Shifts between open and closed conformations involve rearrangements of the mammalian OR-specific motif within TM6, with respect to TM3. This RxKAFTCxSH motif thus plays a pivotal role in activation, consistent with its high conservation across mammalian ORs.^[4] The position of this highly conserved motif emphasizes its importance in the control of both OR activation and specificity for the olfactory G protein (G_olf).

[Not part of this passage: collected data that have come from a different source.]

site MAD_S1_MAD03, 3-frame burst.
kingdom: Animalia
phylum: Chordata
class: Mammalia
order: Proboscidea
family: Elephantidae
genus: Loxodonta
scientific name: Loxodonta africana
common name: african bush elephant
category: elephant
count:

In the WM variant bound to androstadienone, while mutations are far removed from the orthosteric binding site or the G protein coupling area, the receptor does not show any intracellular cleft opening. This highlights the crucial role of residues that do not belong to the binding cavity in the dynamics of GPCRs in general. Similarly, genetic analysis of “super smellers” of androstenone suggested a link with a single nucleotide polymorphism in TM2 of OR7D4 (S84N). This higher detection threshold is related to the mutant OR, which is more responsive to the agonists.^[8] This emphasizes the extreme complexity of GPCR signaling mechanisms. Subtle sequence modifications affect OR activation and, in this case, can spectacularly impact smell perception and food preferences.